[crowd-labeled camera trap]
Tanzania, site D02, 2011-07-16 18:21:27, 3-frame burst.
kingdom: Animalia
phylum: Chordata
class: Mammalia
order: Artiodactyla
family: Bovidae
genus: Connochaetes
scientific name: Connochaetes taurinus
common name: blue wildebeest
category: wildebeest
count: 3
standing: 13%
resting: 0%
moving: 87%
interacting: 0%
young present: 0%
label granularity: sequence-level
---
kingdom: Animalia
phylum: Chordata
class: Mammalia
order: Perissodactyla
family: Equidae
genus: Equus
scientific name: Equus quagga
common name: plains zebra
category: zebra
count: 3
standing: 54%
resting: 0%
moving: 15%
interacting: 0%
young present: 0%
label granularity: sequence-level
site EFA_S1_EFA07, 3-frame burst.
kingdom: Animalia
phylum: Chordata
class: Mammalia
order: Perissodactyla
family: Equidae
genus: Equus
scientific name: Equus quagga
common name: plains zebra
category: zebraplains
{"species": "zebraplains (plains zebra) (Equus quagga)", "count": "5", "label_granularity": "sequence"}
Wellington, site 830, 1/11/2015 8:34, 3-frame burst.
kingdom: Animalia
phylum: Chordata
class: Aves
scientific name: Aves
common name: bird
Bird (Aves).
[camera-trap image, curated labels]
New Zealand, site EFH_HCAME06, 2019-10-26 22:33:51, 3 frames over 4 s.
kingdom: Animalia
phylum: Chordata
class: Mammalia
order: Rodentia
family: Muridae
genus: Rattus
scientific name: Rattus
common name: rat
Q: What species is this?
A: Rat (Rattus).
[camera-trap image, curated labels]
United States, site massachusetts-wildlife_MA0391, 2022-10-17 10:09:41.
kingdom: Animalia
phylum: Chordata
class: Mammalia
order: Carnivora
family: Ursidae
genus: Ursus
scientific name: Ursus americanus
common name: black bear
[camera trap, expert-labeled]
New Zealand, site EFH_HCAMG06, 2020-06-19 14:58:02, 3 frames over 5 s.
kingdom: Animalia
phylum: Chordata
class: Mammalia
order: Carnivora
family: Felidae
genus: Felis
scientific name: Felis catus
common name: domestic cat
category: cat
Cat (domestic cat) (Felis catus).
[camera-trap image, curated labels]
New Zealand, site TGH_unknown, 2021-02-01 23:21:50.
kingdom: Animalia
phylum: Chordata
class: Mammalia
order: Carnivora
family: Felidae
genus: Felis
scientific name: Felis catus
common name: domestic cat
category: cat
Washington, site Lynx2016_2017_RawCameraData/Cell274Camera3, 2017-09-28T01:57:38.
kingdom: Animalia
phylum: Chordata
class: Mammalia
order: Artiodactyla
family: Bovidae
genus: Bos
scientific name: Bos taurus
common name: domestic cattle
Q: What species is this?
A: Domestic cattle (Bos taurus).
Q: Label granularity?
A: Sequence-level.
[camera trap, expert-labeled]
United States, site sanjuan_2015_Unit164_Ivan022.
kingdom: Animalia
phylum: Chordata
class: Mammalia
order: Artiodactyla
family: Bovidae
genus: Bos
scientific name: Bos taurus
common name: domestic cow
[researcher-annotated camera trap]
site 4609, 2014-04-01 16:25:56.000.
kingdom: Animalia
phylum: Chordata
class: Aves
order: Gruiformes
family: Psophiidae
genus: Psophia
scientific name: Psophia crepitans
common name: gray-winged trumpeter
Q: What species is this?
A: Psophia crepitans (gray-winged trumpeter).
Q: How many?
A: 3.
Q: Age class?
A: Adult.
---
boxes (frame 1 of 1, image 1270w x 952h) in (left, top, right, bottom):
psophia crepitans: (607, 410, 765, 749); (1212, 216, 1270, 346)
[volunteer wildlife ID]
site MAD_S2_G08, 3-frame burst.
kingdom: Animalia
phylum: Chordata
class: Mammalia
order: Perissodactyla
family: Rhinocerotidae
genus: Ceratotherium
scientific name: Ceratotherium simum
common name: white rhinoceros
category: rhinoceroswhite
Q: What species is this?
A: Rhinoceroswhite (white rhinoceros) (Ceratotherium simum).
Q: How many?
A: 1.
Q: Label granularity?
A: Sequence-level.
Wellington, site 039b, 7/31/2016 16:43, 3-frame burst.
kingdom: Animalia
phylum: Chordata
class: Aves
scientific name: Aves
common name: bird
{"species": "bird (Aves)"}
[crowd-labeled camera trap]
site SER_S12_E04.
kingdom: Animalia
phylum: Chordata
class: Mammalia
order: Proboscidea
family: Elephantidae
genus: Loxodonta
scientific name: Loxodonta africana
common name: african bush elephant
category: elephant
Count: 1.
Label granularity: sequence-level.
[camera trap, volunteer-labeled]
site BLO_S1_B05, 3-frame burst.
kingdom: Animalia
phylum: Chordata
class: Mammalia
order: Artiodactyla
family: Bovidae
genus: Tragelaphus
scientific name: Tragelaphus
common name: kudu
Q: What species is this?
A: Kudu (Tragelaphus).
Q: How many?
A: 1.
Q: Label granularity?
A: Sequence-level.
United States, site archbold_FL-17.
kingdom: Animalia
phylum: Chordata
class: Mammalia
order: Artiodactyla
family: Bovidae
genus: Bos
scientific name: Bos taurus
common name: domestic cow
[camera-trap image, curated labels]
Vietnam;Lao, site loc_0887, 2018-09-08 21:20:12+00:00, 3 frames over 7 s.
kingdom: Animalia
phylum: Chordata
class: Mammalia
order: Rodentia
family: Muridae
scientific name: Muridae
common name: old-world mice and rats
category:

+ + + + +

▶ PROBLEM REQUIREMENTS: Could you repeat every record word for word?

▶ REPLY TO THE EXERCISE:
[crowd-labeled camera trap]
Tanzania, site D02, 2011-07-16 18:21:27, 3-frame burst.
kingdom: Animalia
phylum: Chordata
class: Mammalia
order: Artiodactyla
family: Bovidae
genus: Connochaetes
scientific name: Connochaetes taurinus
common name: blue wildebeest
category: wildebeest
count: 3
standing: 13%
resting: 0%
moving: 87%
interacting: 0%
young present: 0%
label granularity: sequence-level
---
kingdom: Animalia
phylum: Chordata
class: Mammalia
order: Perissodactyla
family: Equidae
genus: Equus
scientific name: Equus quagga
common name: plains zebra
category: zebra
count: 3
standing: 54%
resting: 0%
moving: 15%
interacting: 0%
young present: 0%
label granularity: sequence-level
site EFA_S1_EFA07, 3-frame burst.
kingdom: Animalia
phylum: Chordata
class: Mammalia
order: Perissodactyla
family: Equidae
genus: Equus
scientific name: Equus quagga
common name: plains zebra
category: zebraplains
{"species": "zebraplains (plains zebra) (Equus quagga)", "count": "5", "label_granularity": "sequence"}
Wellington, site 830, 1/11/2015 8:34, 3-frame burst.
kingdom: Animalia
phylum: Chordata
class: Aves
scientific name: Aves
common name: bird
Bird (Aves).
[camera-trap image, curated labels]
New Zealand, site EFH_HCAME06, 2019-10-26 22:33:51, 3 frames over 4 s.
kingdom: Animalia
phylum: Chordata
class: Mammalia
order: Rodentia
family: Muridae
genus: Rattus
scientific name: Rattus
common name: rat
Q: What species is this?
A: Rat (Rattus).
[camera-trap image, curated labels]
United States, site massachusetts-wildlife_MA0391, 2022-10-17 10:09:41.
kingdom: Animalia
phylum: Chordata
class: Mammalia
order: Carnivora
family: Ursidae
genus: Ursus
scientific name: Ursus americanus
common name: black bear
[camera trap, expert-labeled]
New Zealand, site EFH_HCAMG06, 2020-06-19 14:58:02, 3 frames over 5 s.
kingdom: Animalia
phylum: Chordata
class: Mammalia
order: Carnivora
family: Felidae
genus: Felis
scientific name: Felis catus
common name: domestic cat
category: cat
Cat (domestic cat) (Felis catus).
[camera-trap image, curated labels]
New Zealand, site TGH_unknown, 2021-02-01 23:21:50.
kingdom: Animalia
phylum: Chordata
class: Mammalia
order: Carnivora
family: Felidae
genus: Felis
scientific name: Felis catus
common name: domestic cat
category: cat
Washington, site Lynx2016_2017_RawCameraData/Cell274Camera3, 2017-09-28T01:57:38.
kingdom: Animalia
phylum: Chordata
class: Mammalia
order: Artiodactyla
family: Bovidae
genus: Bos
scientific name: Bos taurus
common name: domestic cattle
Q: What species is this?
A: Domestic cattle (Bos taurus).
Q: Label granularity?
A: Sequence-level.
[camera trap, expert-labeled]
United States, site sanjuan_2015_Unit164_Ivan022.
kingdom: Animalia
phylum: Chordata
class: Mammalia
order: Artiodactyla
family: Bovidae
genus: Bos
scientific name: Bos taurus
common name: domestic cow
[researcher-annotated camera trap]
site 4609, 2014-04-01 16:25:56.000.
kingdom: Animalia
phylum: Chordata
class: Aves
order: Gruiformes
family: Psophiidae
genus: Psophia
scientific name: Psophia crepitans
common name: gray-winged trumpeter
Q: What species is this?
A: Psophia crepitans (gray-winged trumpeter).
Q: How many?
A: 3.
Q: Age class?
A: Adult.
---
boxes (frame 1 of 1, image 1270w x 952h) in (left, top, right, bottom):
psophia crepitans: (607, 410, 765, 749); (1212, 216, 1270, 346)
[volunteer wildlife ID]
site MAD_S2_G08, 3-frame burst.
kingdom: Animalia
phylum: Chordata
class: Mammalia
order: Perissodactyla
family: Rhinocerotidae
genus: Ceratotherium
scientific name: Ceratotherium simum
common name: white rhinoceros
category: rhinoceroswhite
Q: What species is this?
A: Rhinoceroswhite (white rhinoceros) (Ceratotherium simum).
Q: How many?
A: 1.
Q: Label granularity?
A: Sequence-level.
Wellington, site 039b, 7/31/2016 16:43, 3-frame burst.
kingdom: Animalia
phylum: Chordata
class: Aves
scientific name: Aves
common name: bird
{"species": "bird (Aves)"}
[crowd-labeled camera trap]
site SER_S12_E04.
kingdom: Animalia
phylum: Chordata
class: Mammalia
order: Proboscidea
family: Elephantidae
genus: Loxodonta
scientific name: Loxodonta africana
common name: african bush elephant
category: elephant
Count: 1.
Label granularity: sequence-level.
[camera trap, volunteer-labeled]
site BLO_S1_B05, 3-frame burst.
kingdom: Animalia
phylum: Chordata
class: Mammalia
order: Artiodactyla
family: Bovidae
genus: Tragelaphus
scientific name: Tragelaphus
common name: kudu
Q: What species is this?
A: Kudu (Tragelaphus).
Q: How many?
A: 1.
Q: Label granularity?
A: Sequence-level.
United States, site archbold_FL-17.
kingdom: Animalia
phylum: Chordata
class: Mammalia
order: Artiodactyla
family: Bovidae
genus: Bos
scientific name: Bos taurus
common name: domestic cow
[camera-trap image, curated labels]
Vietnam;Lao, site loc_0887, 2018-09-08 21:20:12+00:00, 3 frames over 7 s.
kingdom: Animalia
phylum: Chordata
class: Mammalia
order: Rodentia
family: Muridae
scientific name: Muridae
common name: old-world mice and rats
category:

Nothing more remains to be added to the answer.